Rather than assume that we can open our ears, as it were, to sound, I suggest that we can examine the deaf spots of cinema, the soundcracks of film that get sidetracked by critics who uncritically adopt oppositions between sound / film recording and sound / film projection (or reproduction), of function and malfunction. We might begin by returning to Richard Wagner's music, central to Adorno and Chion; in particular, we might return to Parsifal and Kundry's laughter, screams, and muteness in the third Act. Although less obviously important Wagner's concept of the Leitmotiv or his musical chromaticism and the lack of resolution in his composition, screams, moans, laughter have no clear semiotic register in Parsifal. If Wagner's operas were pre-cinematic, as Adorno maintains in In Search of Wagner, and if Wagner's creation of a darkened performance space and an orchestra pit constitutes the default for what Chion calls "pit" music as opposed to "screen" music, Wagner's use of vocalized "noises" in Parsifal complicates the relegation of the soundtrack's continuity to deafness.
Chion says that sound is never autonomous, unlike the image, yet he also says that sound is not merely additive: "In cinema the notion of the auditory field is completely a function of what appears on the screen. In other words, in film there can be no autonomous auditory field; its real and imaginary dimensions are created in collaboration with the image; and at the same time sound is always overflowing and transgressing it. It is in this double movement that sound operates," 249; "the classical model, which considers the relation between sound and image to be additive in nature, [is] incorrect," 256-57.
For Chion, sound differs from image in not being locatable, in not having a frame (instead of a frame, there is a "sound setting"), in not having a symbolic mediator (a microphone), and in not having a subjective point of view (unlike a camera). Sound has no container, no place, no subjective source. There is no point of view there way there is a point of view. Moreover, sound is rendered, not replicated (the way the image is the record of "exactly" what is front of the camera during filming). Image and sound have a "dyssmetrical" rather than a hierarchical relation (sound is not covertly manipulative, a accessory to the crime "seen" of the image).

- **To do**
Please continue the passage on sound in cinema from the point where it ends.

- **Entries**
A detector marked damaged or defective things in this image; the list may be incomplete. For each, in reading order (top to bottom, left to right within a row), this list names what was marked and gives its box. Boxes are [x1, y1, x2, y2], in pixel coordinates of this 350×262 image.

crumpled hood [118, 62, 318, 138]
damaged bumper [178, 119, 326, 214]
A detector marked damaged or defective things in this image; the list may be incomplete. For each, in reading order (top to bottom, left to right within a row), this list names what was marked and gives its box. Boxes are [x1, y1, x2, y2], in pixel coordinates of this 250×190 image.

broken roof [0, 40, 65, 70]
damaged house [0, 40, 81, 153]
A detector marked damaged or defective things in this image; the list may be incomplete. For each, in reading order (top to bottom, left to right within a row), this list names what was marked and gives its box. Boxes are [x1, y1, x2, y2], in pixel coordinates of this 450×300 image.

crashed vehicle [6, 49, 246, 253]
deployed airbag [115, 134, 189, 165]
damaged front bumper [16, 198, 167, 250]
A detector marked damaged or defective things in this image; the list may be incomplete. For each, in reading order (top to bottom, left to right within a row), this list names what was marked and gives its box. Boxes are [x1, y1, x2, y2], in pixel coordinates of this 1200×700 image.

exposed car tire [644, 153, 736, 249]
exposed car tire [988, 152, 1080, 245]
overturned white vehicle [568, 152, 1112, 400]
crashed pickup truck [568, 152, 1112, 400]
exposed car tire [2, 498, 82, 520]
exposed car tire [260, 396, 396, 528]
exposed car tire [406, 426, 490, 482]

--

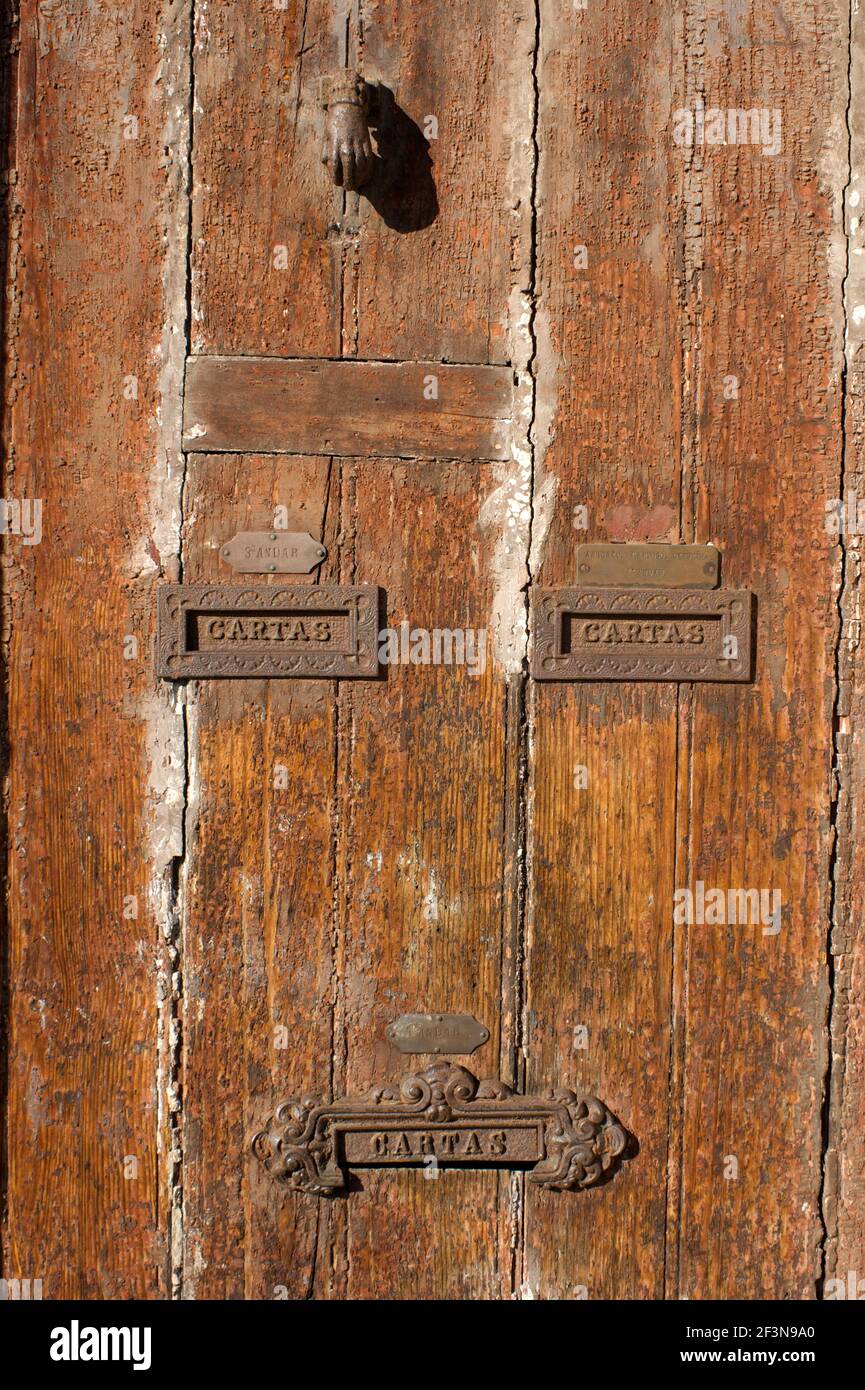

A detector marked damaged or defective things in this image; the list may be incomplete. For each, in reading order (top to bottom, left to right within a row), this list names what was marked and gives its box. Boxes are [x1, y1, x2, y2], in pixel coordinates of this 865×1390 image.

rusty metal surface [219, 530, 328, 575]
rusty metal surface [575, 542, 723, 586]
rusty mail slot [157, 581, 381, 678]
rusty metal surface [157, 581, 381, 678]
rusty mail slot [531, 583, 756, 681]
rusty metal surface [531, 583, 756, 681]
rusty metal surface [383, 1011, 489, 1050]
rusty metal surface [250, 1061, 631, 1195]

- **Answer to the exercise**
For Chion, sound produces effects, not rhetoric; sound cannot be coded, but it does produce meaning, primarily by puntuating and scanning time; when the sound goes off entirely after the music and then the dialogue have stopped, we seem to be in real time. Sound controls time primarily through synch points.
Eisler and Adorno Composing for the Films
Motion picture music only denies to the listener what he refuses to listen to in any case. 58
The eye is always an organ of exertion, labor, and concentration; it grasps a defined object. The ear of the layman, on the other hand, as contrasted to that of the musical expert, is indefinite and passive. One does not have to open it, as one does the eye, compared to which it is indolent and dull. 22-23
One of the most widespread prejudices in the motion-picture industry is the premise that the spectator should not be conscious of the music. The philosophy behind this belief is a vague notion that music should have a subordinate role in relation to the picture. 9
All motion picture-music has so far displayed a tendency to neutralization—there is almost always an element of the inconspicuousness, weakness, excessive adaptation, and familiarity in it. Frequently enough, it does exactly what it is supposed to do according to the current prejudice, that is to say, it vanishes and remains unnoticed by the spectator who is not especially interested in it. 86-87
Cinema music is not carefully listened to. 132
By displaying a tendency to vanish as soon as it appears, motion-picture music renounces its claim that it is there, which is today its cardinal sin. 133
Expressive subtitles from silent films in sound films:
Man on Fire (the two torture and execution scenes) and The Artist (the film in the film and elsewhere)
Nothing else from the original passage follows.